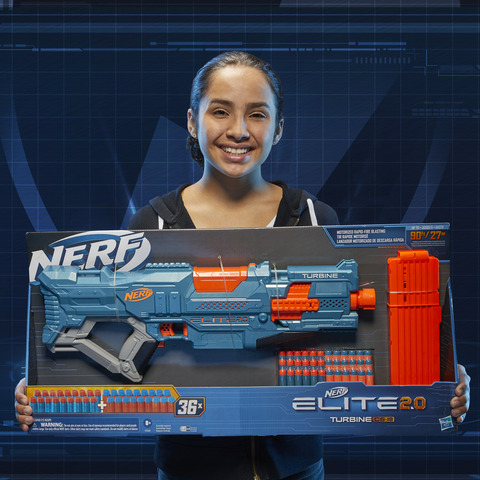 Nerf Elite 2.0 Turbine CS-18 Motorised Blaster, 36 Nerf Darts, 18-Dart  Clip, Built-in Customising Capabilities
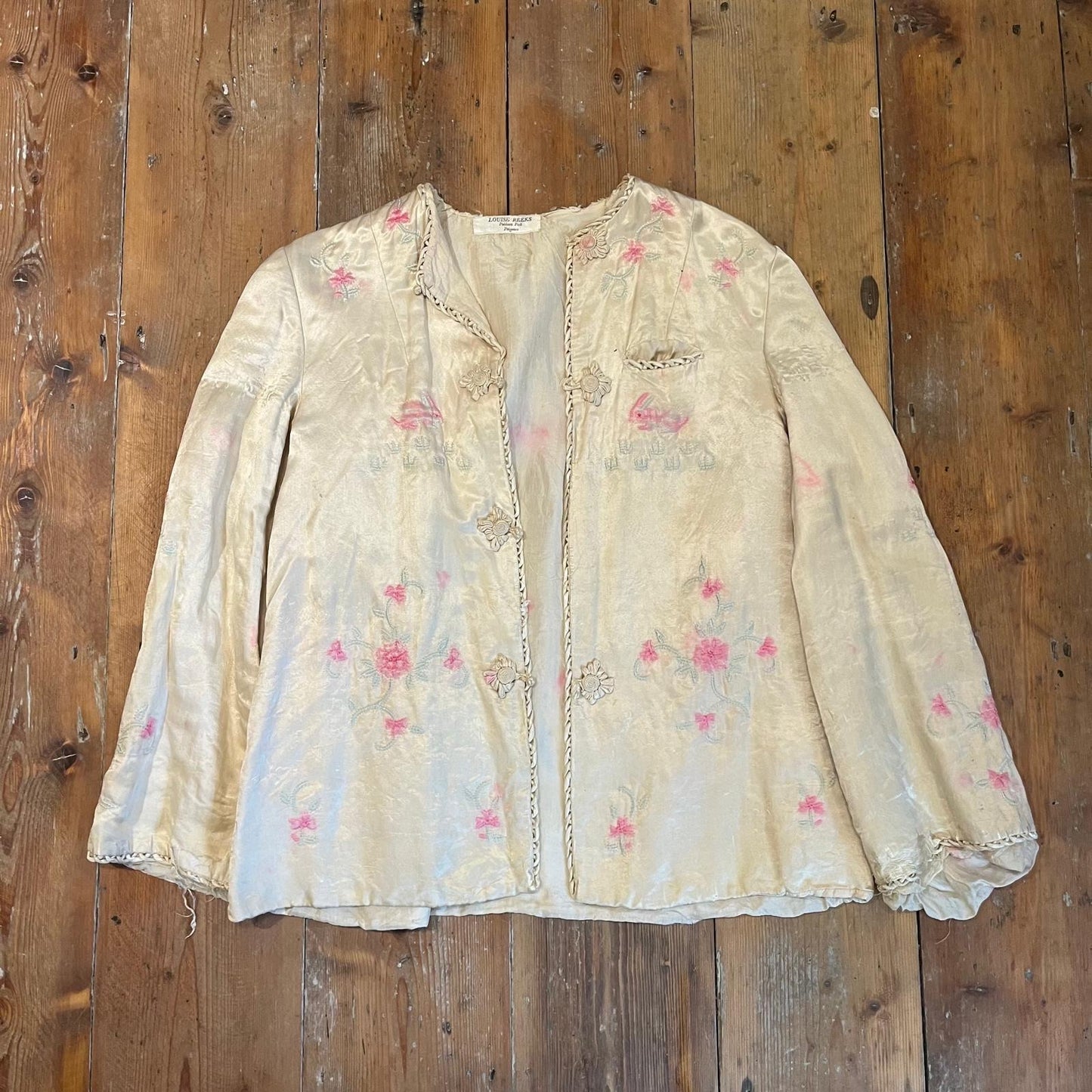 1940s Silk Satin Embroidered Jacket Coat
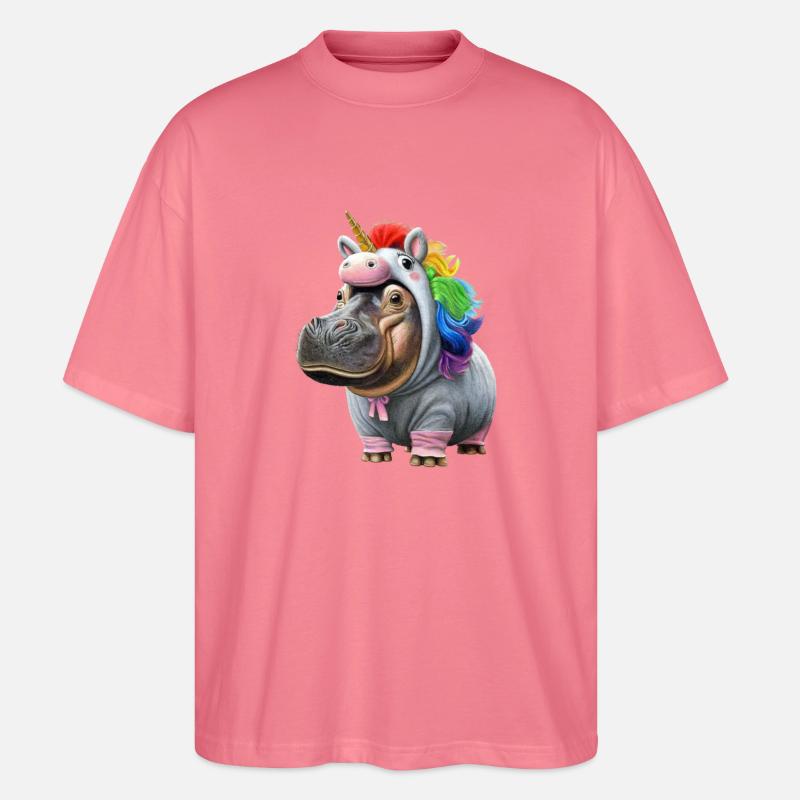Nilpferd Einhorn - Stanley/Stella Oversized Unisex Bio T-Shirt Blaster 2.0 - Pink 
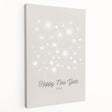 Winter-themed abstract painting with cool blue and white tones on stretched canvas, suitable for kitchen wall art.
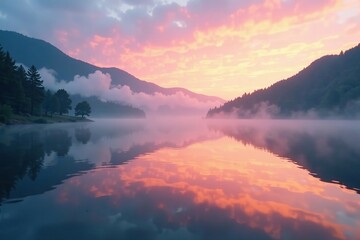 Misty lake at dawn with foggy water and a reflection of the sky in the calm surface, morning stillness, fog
--
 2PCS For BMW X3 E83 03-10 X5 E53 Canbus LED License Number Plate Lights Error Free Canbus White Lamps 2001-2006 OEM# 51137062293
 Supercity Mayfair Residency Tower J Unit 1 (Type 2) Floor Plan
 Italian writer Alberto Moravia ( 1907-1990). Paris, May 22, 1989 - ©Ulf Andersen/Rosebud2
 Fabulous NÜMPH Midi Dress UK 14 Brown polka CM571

Task objective: Out of the data above, transcribe exactly and only the lines starting with the line that has "Italian writer Alberto" and going on through the line that has "Fabulous NÜMPH Midi", both included.

Answer section:
 Italian writer Alberto Moravia ( 1907-1990). Paris, May 22, 1989 - ©Ulf Andersen/Rosebud2
 Fabulous NÜMPH Midi Dress UK 14 Brown polka CM571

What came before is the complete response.